[Spatial question data]
------------------------------

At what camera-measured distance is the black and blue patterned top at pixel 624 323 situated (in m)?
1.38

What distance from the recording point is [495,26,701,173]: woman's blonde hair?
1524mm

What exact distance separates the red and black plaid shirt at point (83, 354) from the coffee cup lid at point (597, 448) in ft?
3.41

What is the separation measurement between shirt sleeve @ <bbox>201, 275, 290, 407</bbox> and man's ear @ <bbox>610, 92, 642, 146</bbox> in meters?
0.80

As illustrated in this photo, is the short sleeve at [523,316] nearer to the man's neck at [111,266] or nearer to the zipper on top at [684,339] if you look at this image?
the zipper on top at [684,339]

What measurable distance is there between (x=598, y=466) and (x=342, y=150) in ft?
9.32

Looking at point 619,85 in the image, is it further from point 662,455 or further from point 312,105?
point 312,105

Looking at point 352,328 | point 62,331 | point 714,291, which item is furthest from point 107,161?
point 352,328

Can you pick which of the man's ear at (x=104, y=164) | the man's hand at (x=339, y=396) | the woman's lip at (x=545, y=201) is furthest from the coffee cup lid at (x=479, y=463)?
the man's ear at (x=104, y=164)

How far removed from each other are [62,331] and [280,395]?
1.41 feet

------------------------------

## WRITTEN PROBLEM
Convert the part of the data that opens with the line containing "Looking at point 352,328" and runs through the end of the data into a JSON list of strings, one string per line, leaving out blank lines.

## FINAL RESULT
[
  "Looking at point 352,328 | point 62,331 | point 714,291, which item is furthest from point 107,161?",
  "point 352,328",
  "Can you pick which of the man's ear at (x=104, y=164) | the man's hand at (x=339, y=396) | the woman's lip at (x=545, y=201) is furthest from the coffee cup lid at (x=479, y=463)?",
  "the man's ear at (x=104, y=164)",
  "How far removed from each other are [62,331] and [280,395]?",
  "1.41 feet"
]